Tragischer Flugzeugabsturz in Indien: Abwärtstrend für Boeing-Aktien
In Indien kam es zu einem tragischen Flugzeugabsturz einer Boeing-Maschine, bei dem zahlreiche Todesopfer zu beklagen sind. Diese traurige Nachricht bestätigte der indische Gesundheitsminister Jagat Prakash Nadda auf der Plattform X, ohne dabei konkrete Opferzahlen zu nennen. Als unmittelbare Konsequenz gerieten Boeing-Aktien im vorbörslichen US-Handel erheblich unter Druck.

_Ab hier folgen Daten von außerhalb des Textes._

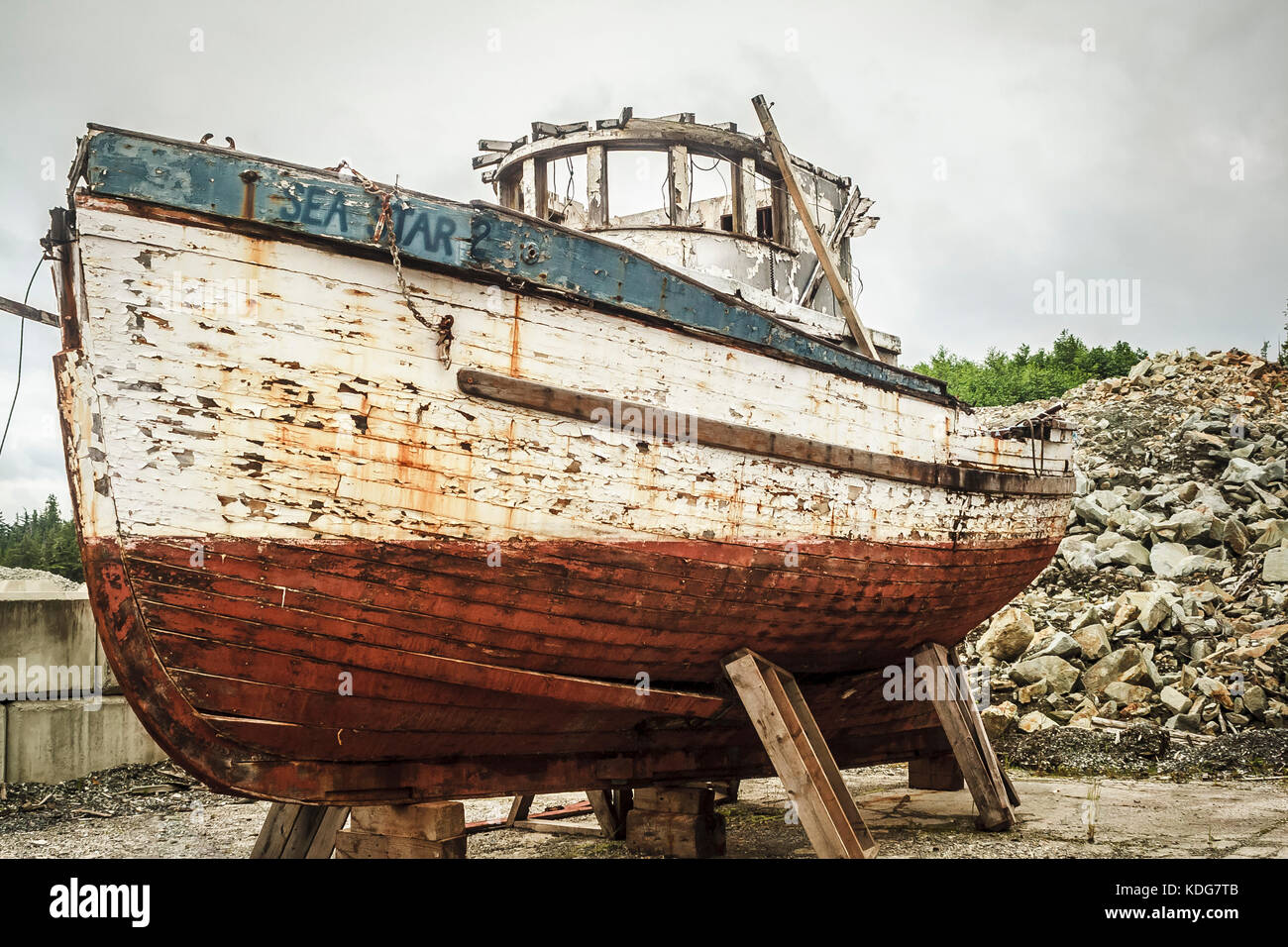 The Sea Star 2, a classic 32-foot west coast wooden fish boat, stands in ruins at the shipyard at Shearwater (British - Stock Image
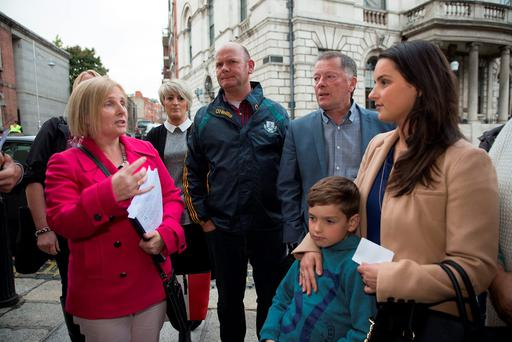Dublin Lord Mayor Críona Ní Dhálaigh speaks to Longboat Quay residents Jennifer Gleeson and her 8-year-old son Joshua before a council meeting at City hall in Dublin. Photo: Arthur Carronand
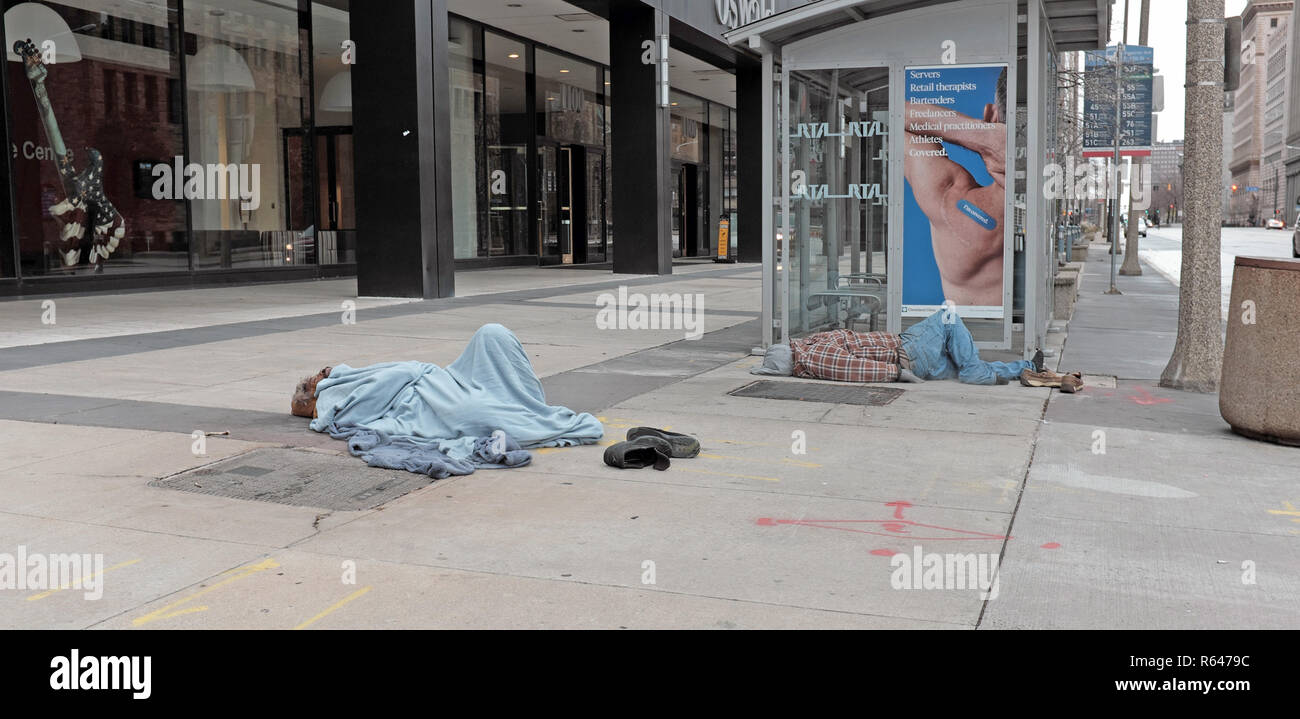 Two men sleep on the sidewalk at East 12th and Superior Avenue in downtown Cleveland, Ohio during the 2018 winter. - Stock Image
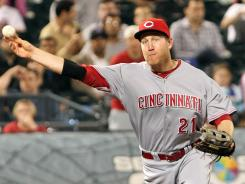 Reds third baseman Todd Frazier, who homered in both the seventh and eighth innings, throws out the Mets' Justin Turner (not pictured) for the first out of the ninth inning.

An Bord der verunglückten Maschine befanden sich 242 Passagiere und Crewmitglieder, laut Angaben der Fluggesellschaft Air India. Verletzte sollten in die umliegenden Krankenhäuser gebracht werden; Bilder von der Absturzstelle zeigen das Ausmaß der Zerstörung. Die Maschine, ein Boeing 787 Dreamliner, war auf dem Weg von Ahmedabad nach London-Gatwick und stürzte nur wenige Sekunden nach dem Start in ein Gebäude. Staatsbürger aus mehreren Ländern, darunter Indien, Großbritannien, Kanada und Portugal, befanden sich an Bord.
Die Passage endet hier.